Feta cheese pastries with artichoke, mint and cinnamon4 comments May 23rd, 2009 | By Tobias | Category: Bread and Baking, Fish, Recipes, Starters
Dear friends of mine have invited me to cater for a Mediterranean evening on an island. The occasion is a wedding reception. Driven by my perfectionism I am trying one finger food recipe after the other. Today I have tried feta cheese pastries that satisfied me. Though they are a classical part of Greek cuisine (Tiropita) they are different enough to be interesting. The combination of the feta cheese with the mint gives the dish a summer time note. The cinnamon ads the Mediterranean flair to it.
Preparation time: 10 minutes
Baking time: 20 minutes
- 200 gram puff pastry
- 200 gram feta cheese
- 250 gram artichoke hearts, canned
- a hand full of finely chopped fresh mint
- Salt and fresh pepper
For the filling grind the cheese into a bowl. Chop the artichoke into pieces. Not too fine though. Ad the finely chopped mint and mix well. Season with pepper and salt if necessary. Usually the cheese gives enough salt to the dish.

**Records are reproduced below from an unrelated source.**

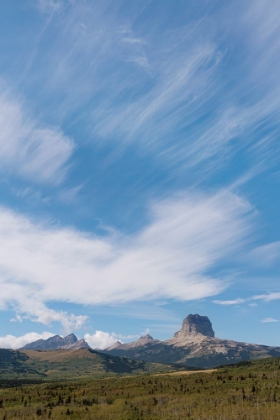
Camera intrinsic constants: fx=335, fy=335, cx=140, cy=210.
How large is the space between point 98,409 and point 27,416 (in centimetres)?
1541

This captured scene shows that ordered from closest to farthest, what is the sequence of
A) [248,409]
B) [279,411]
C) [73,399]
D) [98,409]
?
[279,411] → [248,409] → [98,409] → [73,399]

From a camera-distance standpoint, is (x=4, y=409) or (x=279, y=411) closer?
(x=279, y=411)

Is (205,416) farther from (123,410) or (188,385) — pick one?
(188,385)

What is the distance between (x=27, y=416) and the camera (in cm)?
7294

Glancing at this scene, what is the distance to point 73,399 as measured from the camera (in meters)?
92.4

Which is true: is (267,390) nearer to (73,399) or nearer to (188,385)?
(188,385)

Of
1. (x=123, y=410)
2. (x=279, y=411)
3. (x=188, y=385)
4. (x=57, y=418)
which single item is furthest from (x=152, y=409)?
(x=188, y=385)

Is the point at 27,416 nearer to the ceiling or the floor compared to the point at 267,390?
nearer to the floor

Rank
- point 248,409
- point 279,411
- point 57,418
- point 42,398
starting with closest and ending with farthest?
1. point 279,411
2. point 248,409
3. point 57,418
4. point 42,398

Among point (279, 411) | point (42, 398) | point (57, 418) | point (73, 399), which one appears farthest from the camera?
point (42, 398)

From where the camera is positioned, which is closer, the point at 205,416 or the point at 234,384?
the point at 205,416

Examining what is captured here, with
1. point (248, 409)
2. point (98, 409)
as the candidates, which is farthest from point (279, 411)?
point (98, 409)

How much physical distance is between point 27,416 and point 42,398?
27.8m

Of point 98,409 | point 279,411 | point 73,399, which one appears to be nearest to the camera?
point 279,411
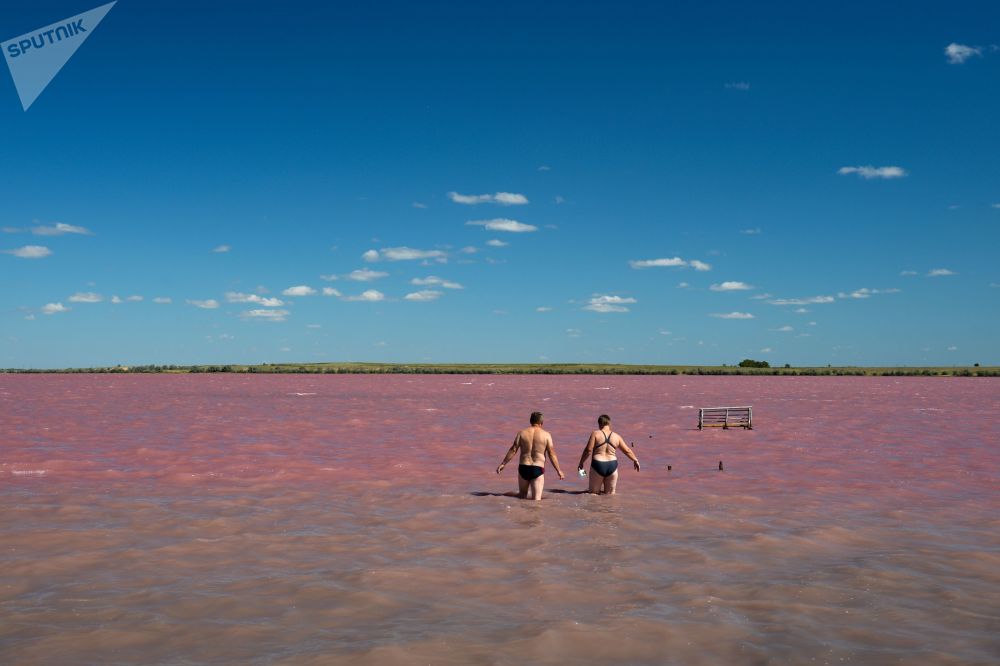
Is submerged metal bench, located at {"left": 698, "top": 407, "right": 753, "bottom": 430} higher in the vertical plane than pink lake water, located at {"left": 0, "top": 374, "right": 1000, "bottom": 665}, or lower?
higher

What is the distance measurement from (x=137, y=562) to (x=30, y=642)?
3558mm

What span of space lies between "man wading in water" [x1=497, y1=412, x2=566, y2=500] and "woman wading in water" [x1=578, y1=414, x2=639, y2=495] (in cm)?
105

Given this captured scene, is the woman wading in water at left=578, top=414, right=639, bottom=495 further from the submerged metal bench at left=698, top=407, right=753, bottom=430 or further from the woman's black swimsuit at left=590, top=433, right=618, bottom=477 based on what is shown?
the submerged metal bench at left=698, top=407, right=753, bottom=430

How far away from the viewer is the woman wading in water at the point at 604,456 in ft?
60.2

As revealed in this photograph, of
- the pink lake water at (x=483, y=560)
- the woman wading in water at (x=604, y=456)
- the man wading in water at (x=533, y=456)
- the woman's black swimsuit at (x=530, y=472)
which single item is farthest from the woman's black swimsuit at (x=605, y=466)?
the woman's black swimsuit at (x=530, y=472)

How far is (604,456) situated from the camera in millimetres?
18625

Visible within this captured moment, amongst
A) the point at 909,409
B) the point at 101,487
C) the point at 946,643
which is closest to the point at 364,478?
the point at 101,487

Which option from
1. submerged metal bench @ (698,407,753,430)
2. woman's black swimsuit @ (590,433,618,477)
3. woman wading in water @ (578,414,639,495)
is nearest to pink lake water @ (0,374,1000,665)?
woman wading in water @ (578,414,639,495)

Turn on the oven to 220 degrees centigrade.
I sue puff pastry from the super market for this recipe. Lay out a single piece of the puff pastry onto a clean surface and cut into 7 cm wide stripes. Put a full table spoon of the filling and fold the puff pastry into a triangle. Keep folding a triangle until you have used up the stripe. By now the filling will be perfectly covered by the pastry.
Repeat this step until you have used all the filling. Place the pastries onto an oven pan and apply some egg to give it a nice colour. You might want to use baking paper, not to spoil the pan.
Bake for 10 minutes. Then reduce the heat to 200 degrees centigrade and bake for another 10 minutes.
Place pastries onto a tray to let them cool down. Powder a bit of cinnamon over the pastries.
Serve while still warm. Also tastes great when served cold.